Bioinformatics Research Center, Aarhus University, Aarhus, Denmark.
PLoS Genet. 2012;8(12):e1003125. doi: 10.1371/journal.pgen.1003125. Epub 2012 Dec 20.
We present a hidden Markov model (HMM) for inferring gradual isolation between two populations during speciation, modelled as a time interval with restricted gene flow. The HMM describes the history of adjacent nucleotides in two genomic sequences, such that the nucleotides can be separated by recombination, can migrate between populations, or can coalesce at variable time points, all dependent on the parameters of the model, which are the effective population sizes, splitting times, recombination rate, and migration rate. We show by extensive simulations that the HMM can accurately infer all parameters except the recombination rate, which is biased downwards. Inference is robust to variation in the mutation rate and the recombination rate over the sequence and also robust to unknown phase of genomes unless they are very closely related. We provide a test for whether divergence is gradual or instantaneous, and we apply the model to three key divergence processes in great apes: (a) the bonobo and common chimpanzee, (b) the eastern and western gorilla, and (c) the Sumatran and Bornean orang-utan. We find that the bonobo and chimpanzee appear to have undergone a clear split, whereas the divergence processes of the gorilla and orang-utan species occurred over several hundred thousands years with gene flow stopping quite recently. We also apply the model to the Homo/Pan speciation event and find that the most likely scenario involves an extended period of gene flow during speciation.
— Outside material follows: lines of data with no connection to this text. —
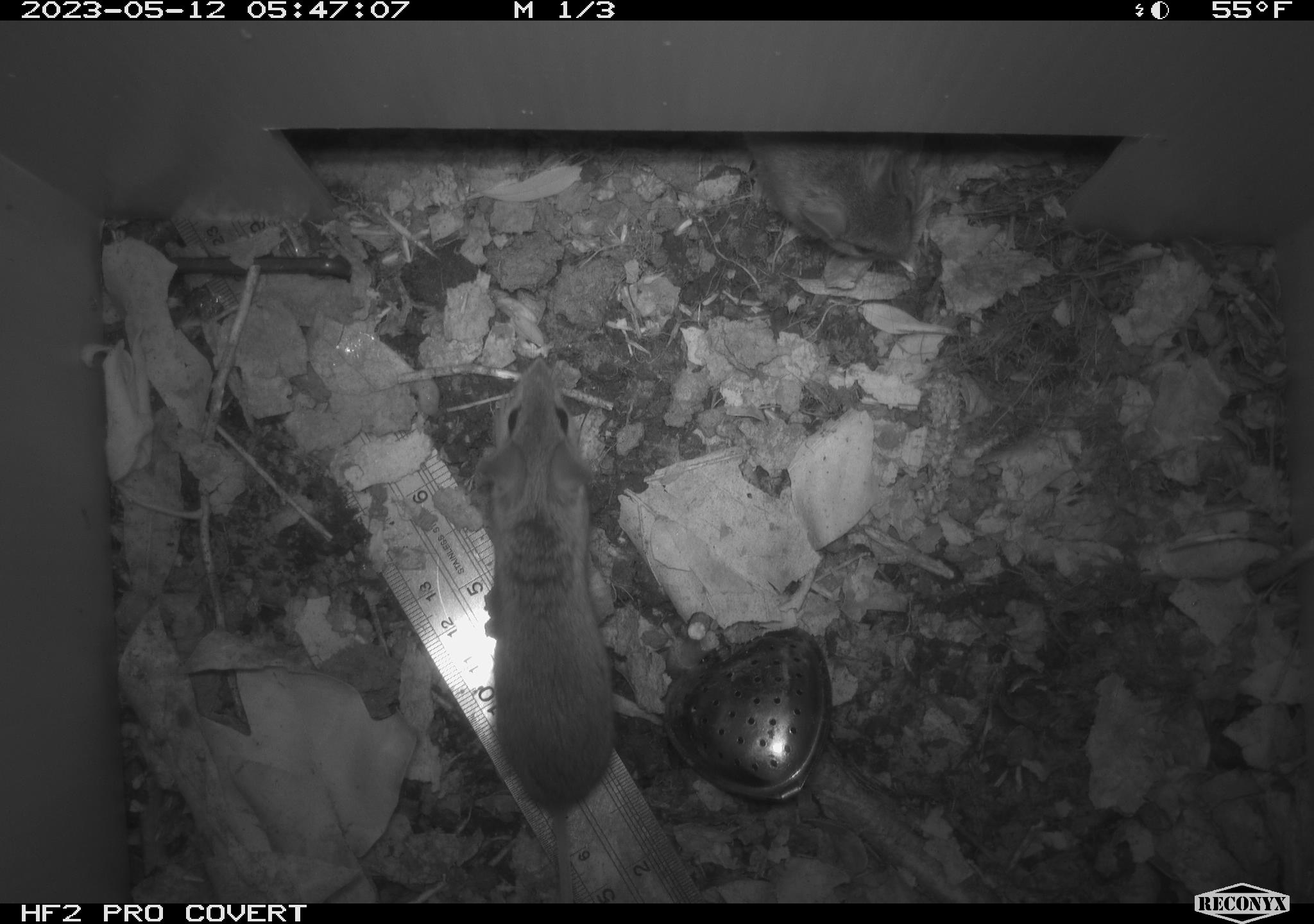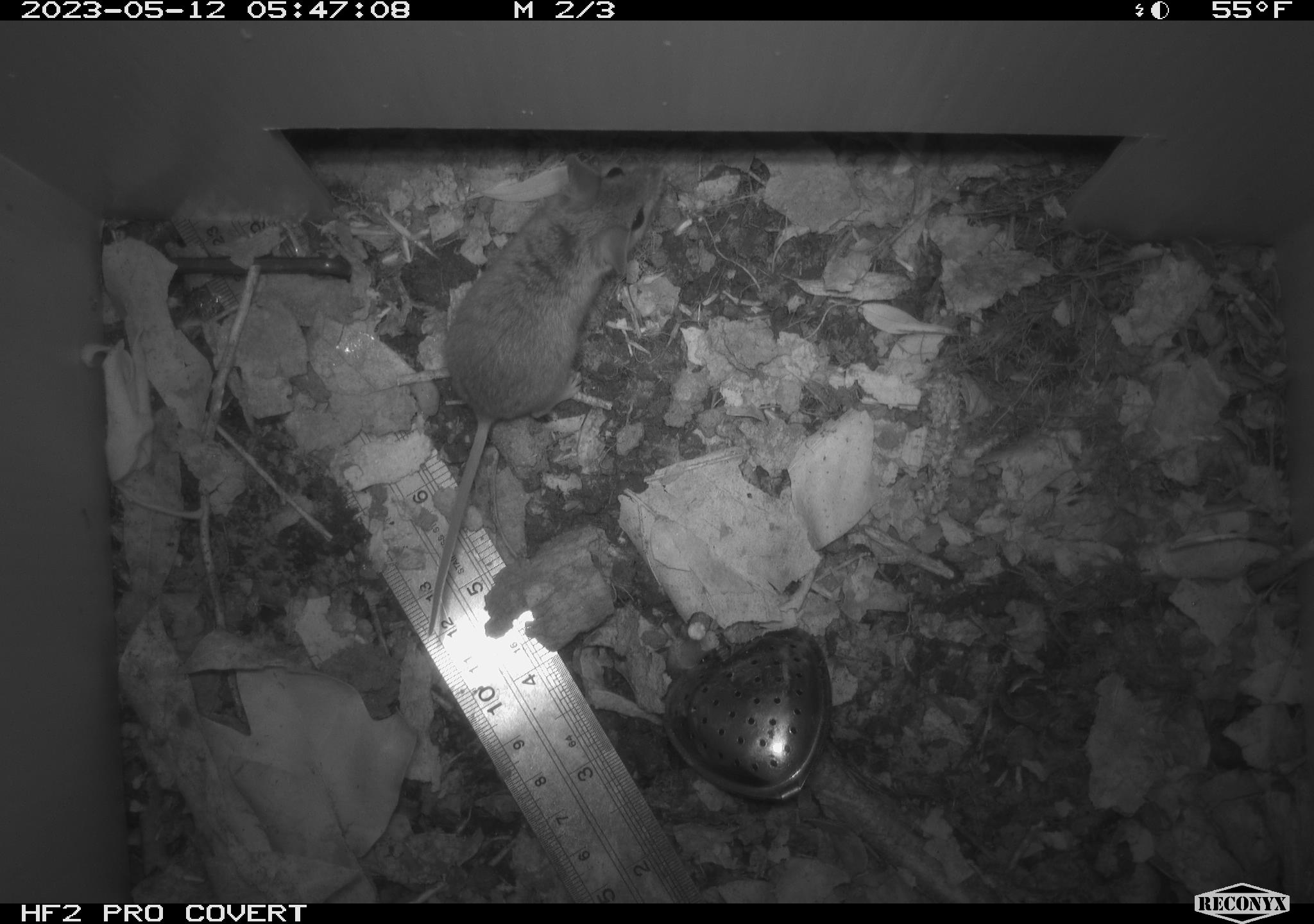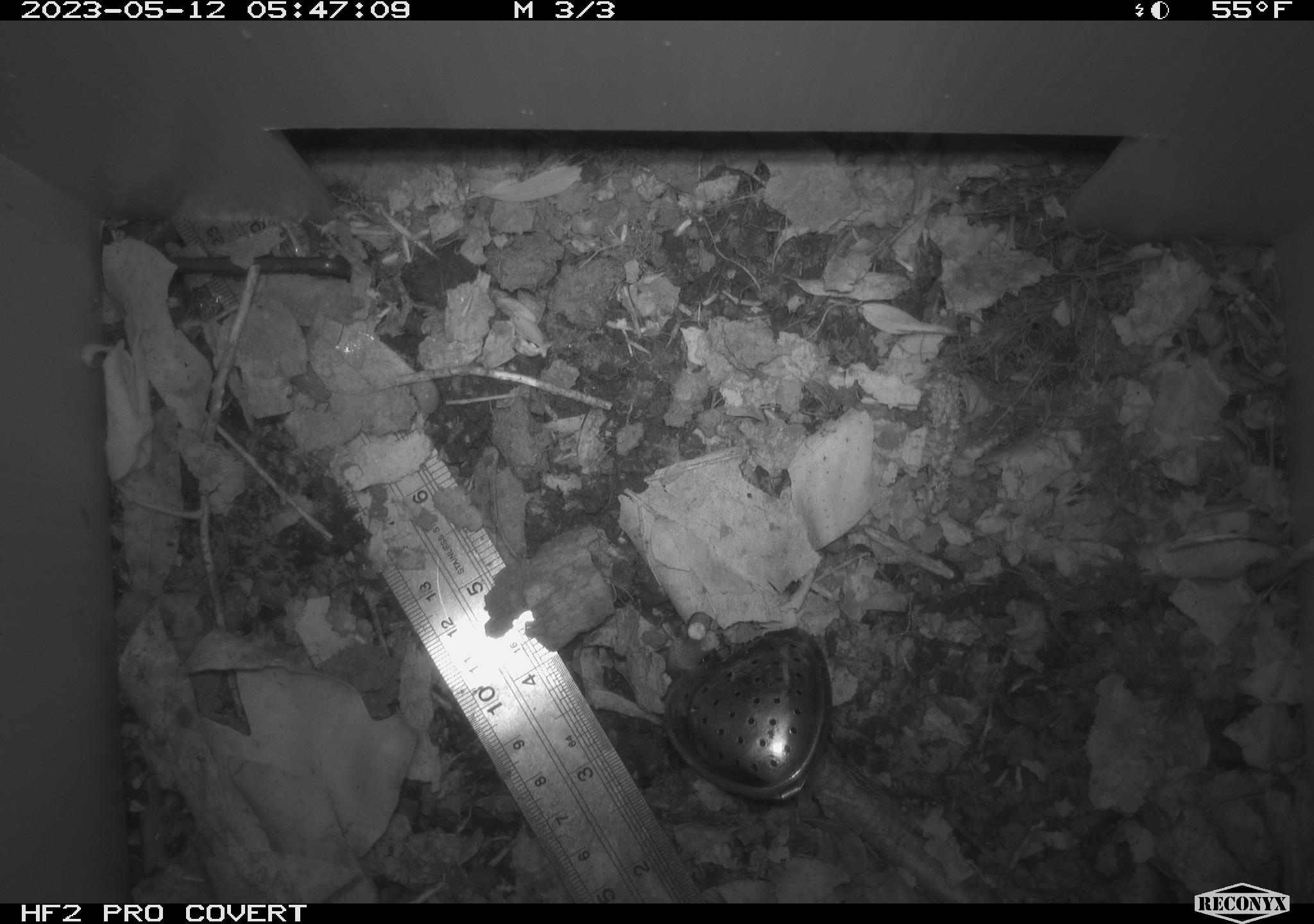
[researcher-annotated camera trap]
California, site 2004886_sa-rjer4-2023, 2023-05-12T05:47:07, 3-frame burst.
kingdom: Animalia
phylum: Chordata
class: Mammalia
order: Rodentia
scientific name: Rodentia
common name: mouse species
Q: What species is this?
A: Mouse species (Rodentia).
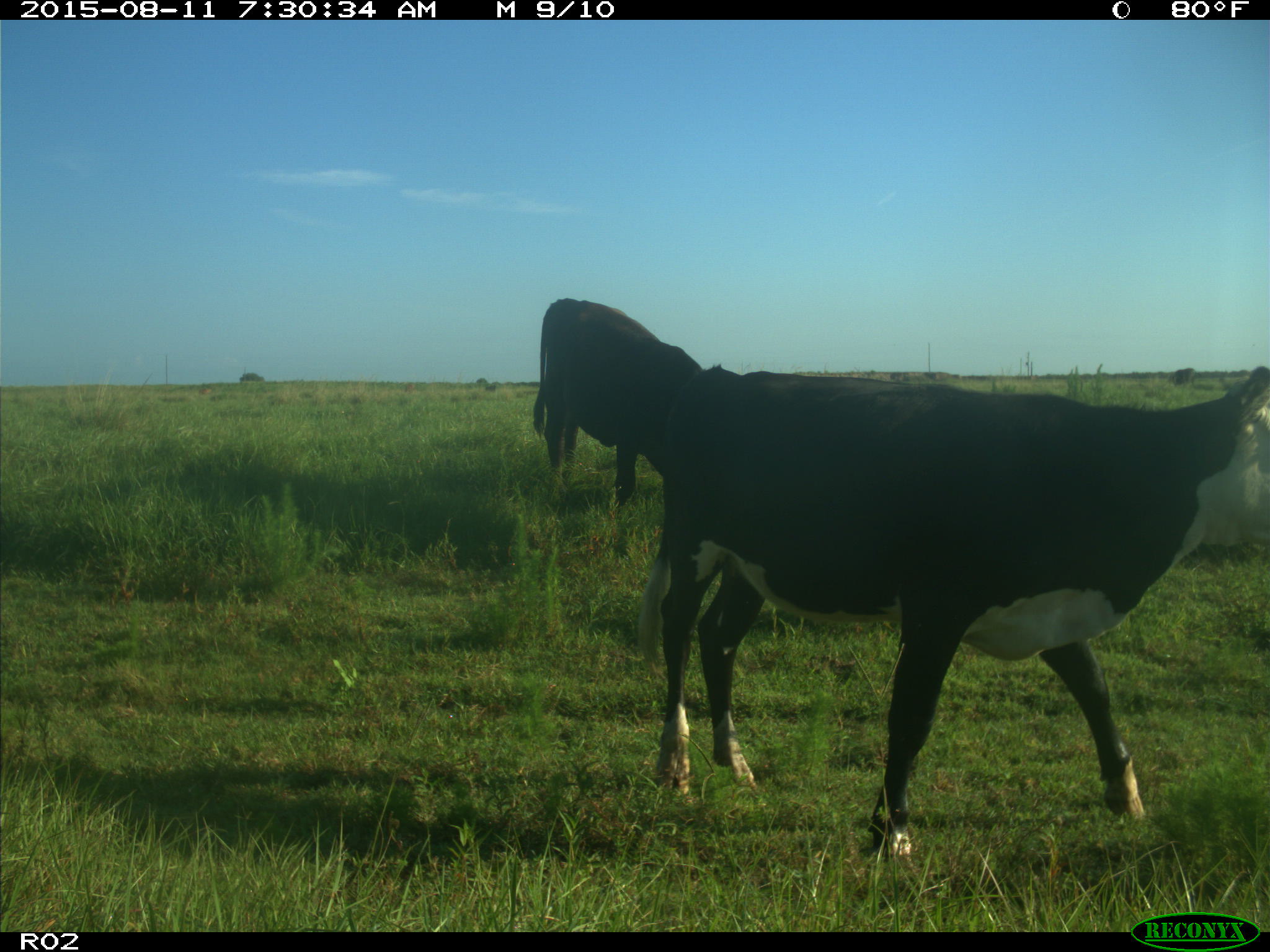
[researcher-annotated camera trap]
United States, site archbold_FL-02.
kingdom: Animalia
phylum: Chordata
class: Mammalia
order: Artiodactyla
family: Bovidae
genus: Bos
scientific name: Bos taurus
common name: domestic cow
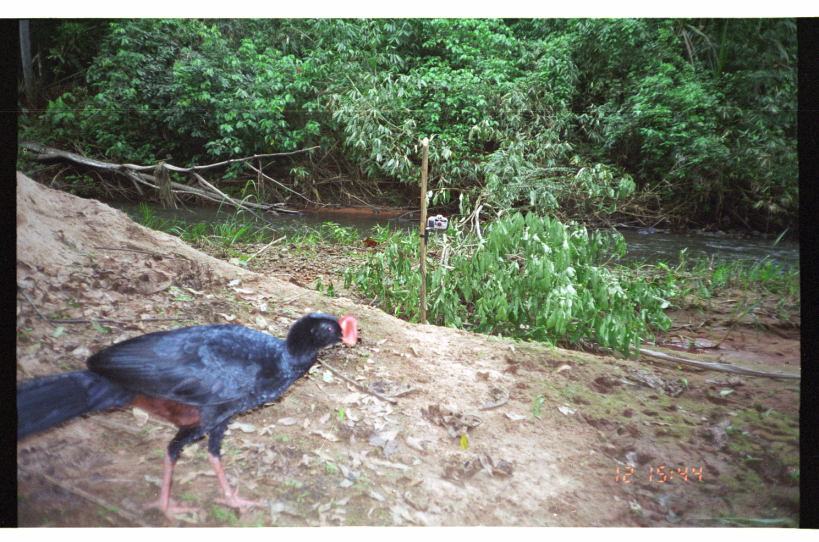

我们提出了一个隐马尔可夫模型(HMM),用于推断物种形成过程中两个群体之间逐渐隔离的情况,模型将其表示为基因流动受限的时间间隔。HMM 描述了两个基因组序列中相邻核苷酸的历史,使得核苷酸可以通过重组分离,可以在种群之间迁移,或者可以在不同的时间点合并,所有这些都取决于模型的参数,即有效种群大小、分裂时间、重组率和迁移率。我们通过广泛的模拟表明,HMM 可以准确推断除重组率以外的所有参数,而重组率存在向下偏差。在序列中的突变率和重组率以及未知的基因组相位变化下,推断都是稳健的,除非它们非常接近。我们提供了一种测试分歧是逐渐的还是瞬时的方法,并将模型应用于大猩猩中的三个关键分歧过程:(a)倭黑猩猩和普通黑猩猩,(b)东部和西部大猩猩,以及(c)苏门答腊猩猩和婆罗洲猩猩。我们发现倭黑猩猩和黑猩猩似乎经历了明显的分裂,而大猩猩和猩猩物种的分化过程发生在几十万年前,最近才停止了基因流动。我们还将模型应用于人类/黑猩猩的物种形成事件,并发现最有可能的情况是在物种形成过程中存在一个扩展的基因流动时期。